Figure 3. Effect of N-acetyl-cysteine (NAC) on ERL-induced cytotoxicity and oxidative stress.

(A–D) FaDu, Cal-27 and SQ20B cells were treated with 10 µM ERL for 24 hours with or without treatment with 20 mM NAC for 1 hour before and during ERL exposure, then analyzed for clonogenic survival (A), total glutathione (GSH, B), percentage glutathione disulfide (%GSSG, C) and DCFH oxidation (D). Error bars represent ± 1SD of N = 3–4 experiments. (E) Athymic (nu/nu) mice bearing FaDu xenograft tumors were treated with 0.3 g/kg NAC i.p. and/or 12.5 mg/kg ERL p.o. daily for 2 weeks.
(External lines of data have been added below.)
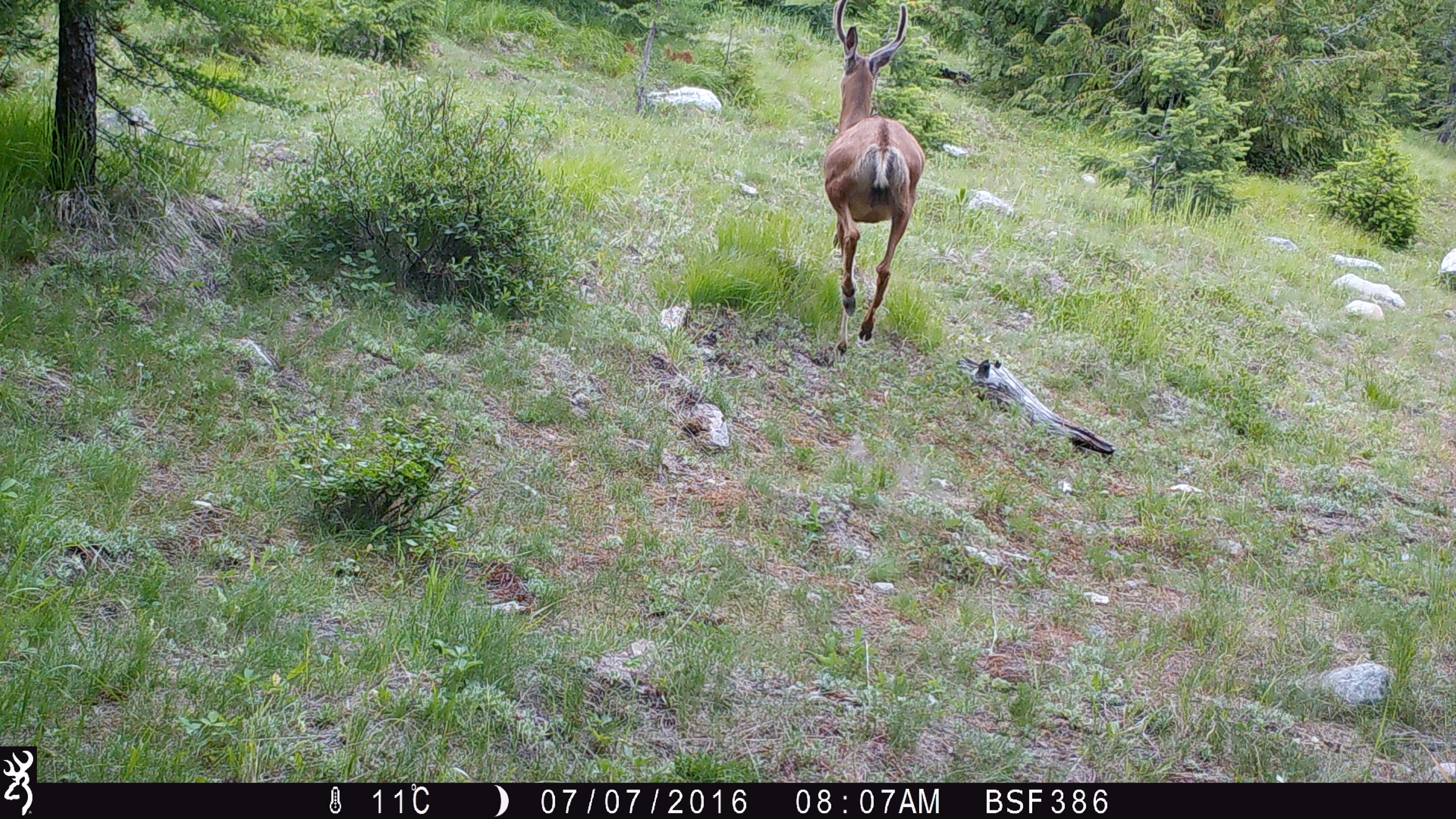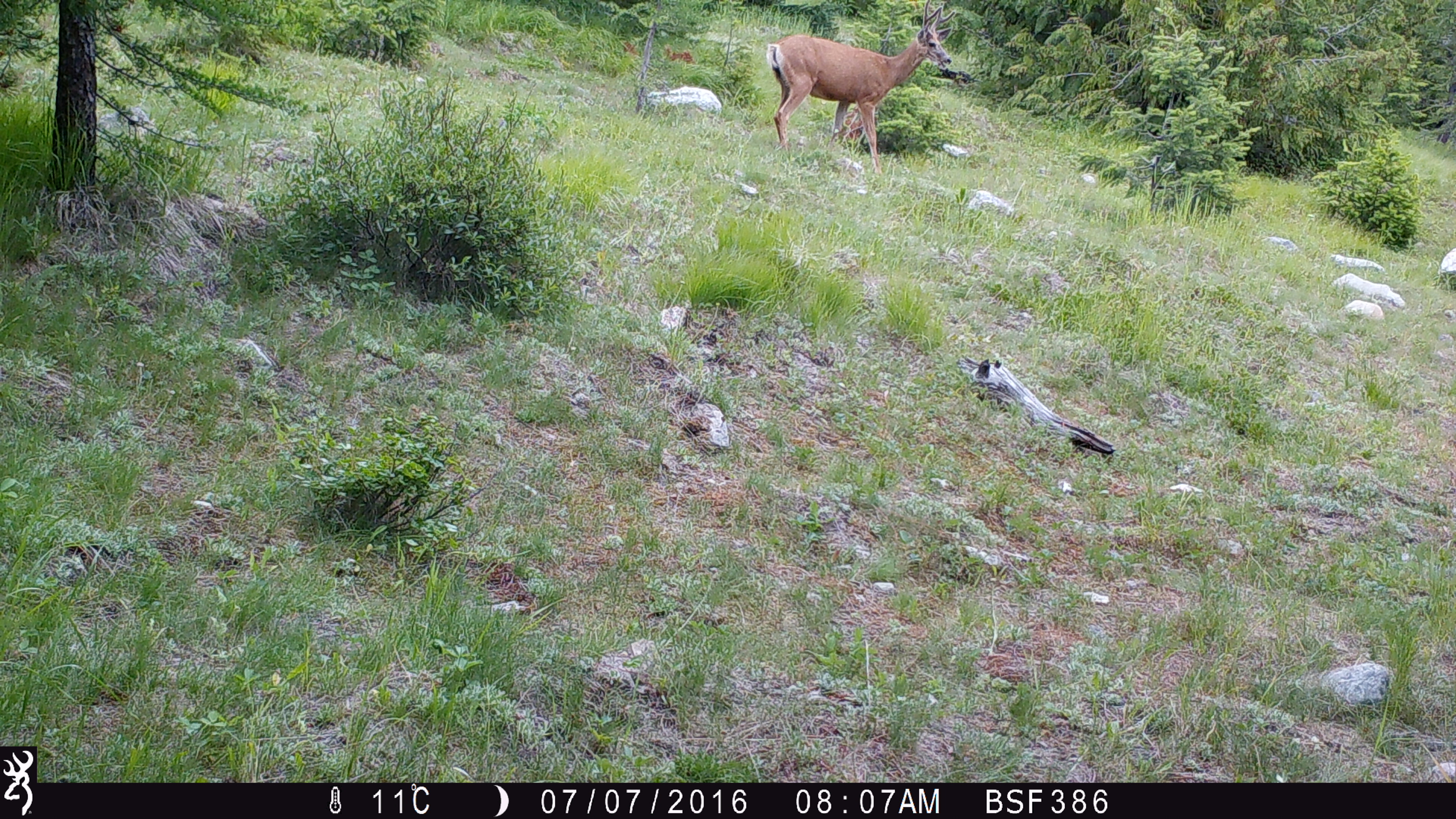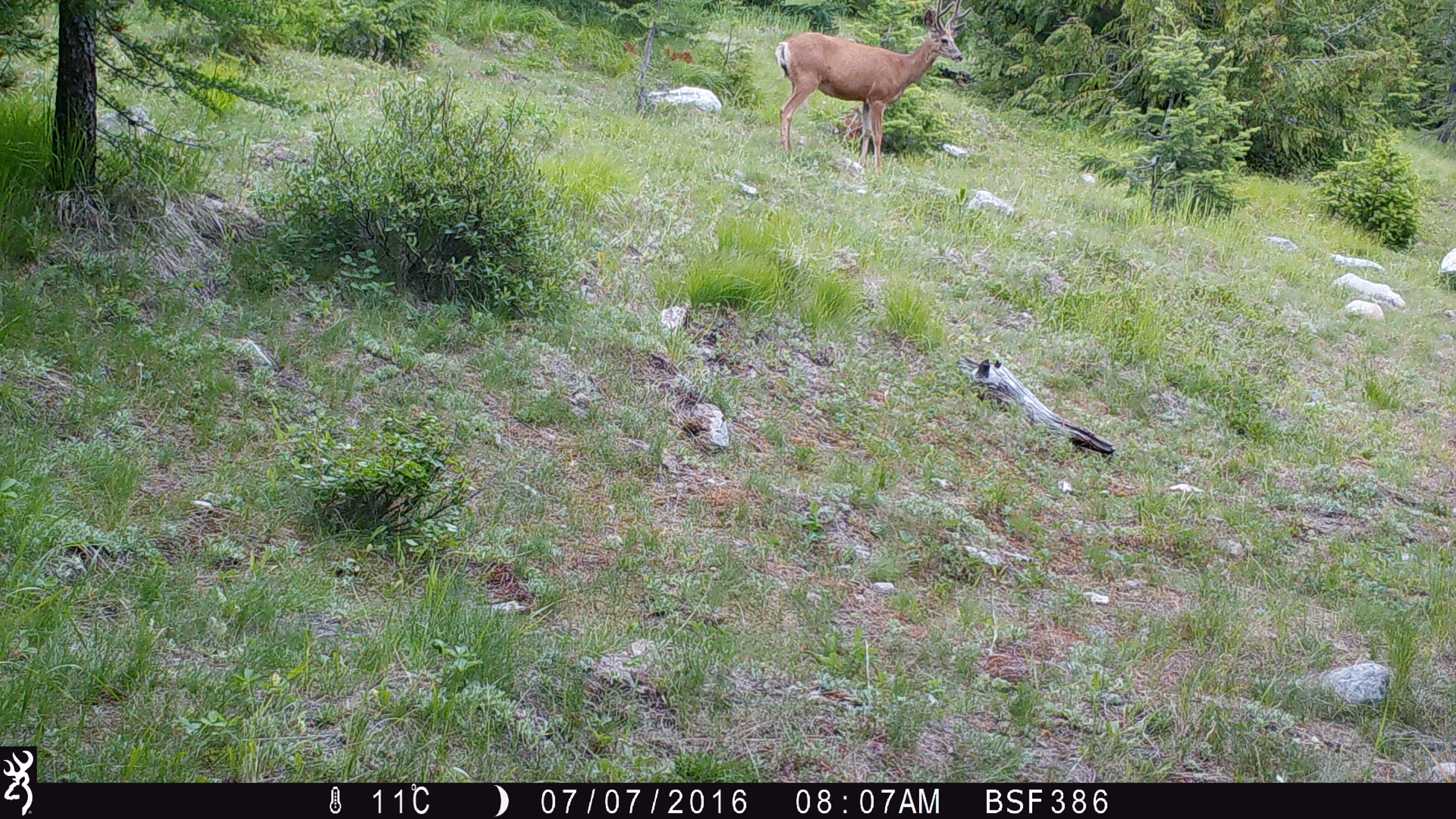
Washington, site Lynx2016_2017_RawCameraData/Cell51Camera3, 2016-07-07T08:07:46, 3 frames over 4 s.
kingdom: Animalia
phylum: Chordata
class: Mammalia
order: Artiodactyla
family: Cervidae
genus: Odocoileus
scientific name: Odocoileus hemionus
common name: mule deer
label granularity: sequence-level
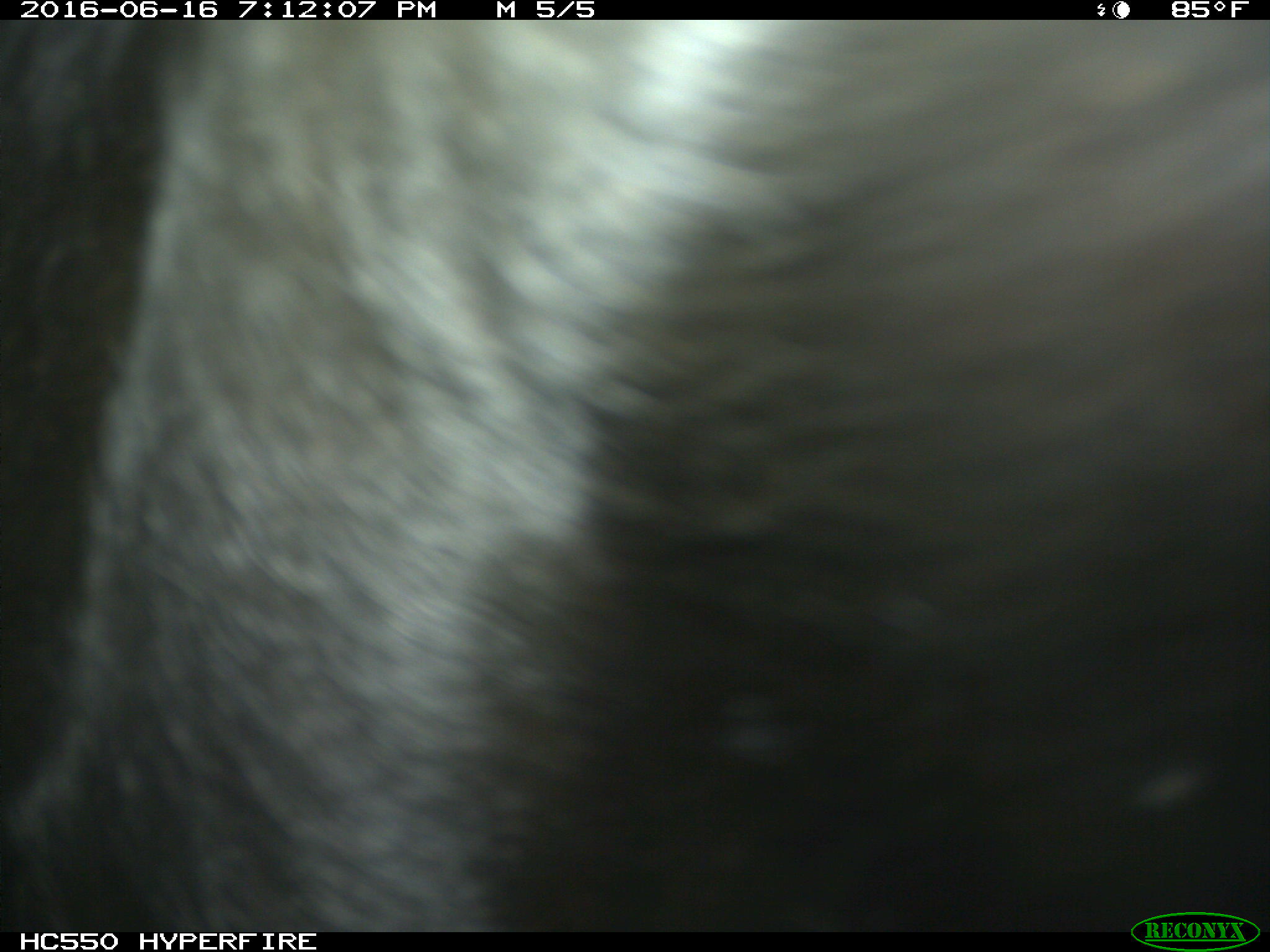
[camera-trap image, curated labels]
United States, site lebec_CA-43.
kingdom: Animalia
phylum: Chordata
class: Mammalia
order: Artiodactyla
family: Bovidae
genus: Bos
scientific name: Bos taurus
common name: domestic cow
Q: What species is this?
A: Bos taurus (domestic cow).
Control mice received water p.o. daily for 2 weeks. Data points represent the average values for 6 mice. (F) Immunohistochemical analysis of pEGFR expression (green) in tumors. Tumors were counterstained with ToPro3 (red). Red line shown (in the bottom right corner of each image) represents a magnification scale bar of 100 microns. Values shown (in the bottom left corner of each image) represent quantification of pEGFR fluorescence intensity using image analysis and recognition software, Image J and averaged for 3 animals/group for each treatment group. *, p< 0.05 versus control. **, p<0.05 versus ERL.